Incremental backups only store the data that has changed since the previous backup. It allows to decrease the backup size and speed up backup operations. There are several ways to implement them in PostgreSQL architecture:

1. Use file modification time as a marker that the file has changed.

Pros: This approach is easy to implement and it works quite fast.
Cons: It is unsafe to rely on system clock and filesystem timestamps. Only file-level granularity.

2. Compute file checksums and compare them.

Pros: This approach seems safe and easy to implement.
Cons: We have to read all the files in the instance, so it won't speed up the backup that much. Only file-level granularity.

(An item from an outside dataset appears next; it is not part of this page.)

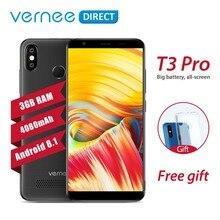 Оригинальный Vernee T3 Pro смартфон 3 ГБ Оперативная память 16 ГБ Встроенная память сотовый телефон Dual SIM 4080 мАч 5,5 дюймов face ID 4 г Android 8,1 мобильный телефон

3. LSN-based mechanisms. Backup pages with LSN >= last backup LSN.

Pros: Easy to implement. Page-level granularity.
Cons: We have to read all the files in the instance, so it won't speed up the backup that much. Some commands do not update page LSNs and require some awkward workaround.

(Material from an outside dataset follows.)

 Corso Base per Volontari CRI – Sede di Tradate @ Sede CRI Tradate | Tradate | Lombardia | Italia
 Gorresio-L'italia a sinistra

4. Scan all WAL files in the archive since the previous backup and collect information about changed pages.

Pros: Not that difficult to implement and reliable. Page-level granularity.
Cons: WAL archive must be available. It takes quite some time to read and parse WAL.

5. Track page changes on the fly. (PTRACK)

Pros: Backup is fast. Backup tool only needs to read changed blocks. Page-level granularity.
Cons: Not so easy to implement and especially hard to ensure that it works correctly in all scenarios. It implies some overhead to the database server operation.

6. Various combined approaches. For example, we can aggregate information about changed pages from WAL at each checkpoint. This also brings some difficulties, such as the need to merge lists of changes.

How to try PTRACK?

ptrack_10.1_v1.4.patch - https://gist.github.com/lubennikovaav/475a1ac3d394ea08231966a07fecdbde.

ptrack_9.6.6_v1.4.patch - https://gist.github.com/lubennikovaav/6e99048ee20b7d697c41fb2cac648d30

Spoiler

Please consider this patch and README as a proof of concept. It can be improved in many ways, but in its current state PTRACK is a stable prototype, reviewed and tested well enough to find many non-trivial corner cases and subtle problems. And any discussion of change track algorithm must be aware of them. Feel free to share your concerns and point out any shortcomings of the idea or the implementation.

Since ptrack is basically just an API for use in backup tools, it is impossible to test the patch independently. Now it is integrated with our backup utility, called pg_probackup. You can find it here https://github.com/postgrespro/pg_probackup Let me know if you find the documentation too complicated, I'll write a brief How-to for ptrack backups.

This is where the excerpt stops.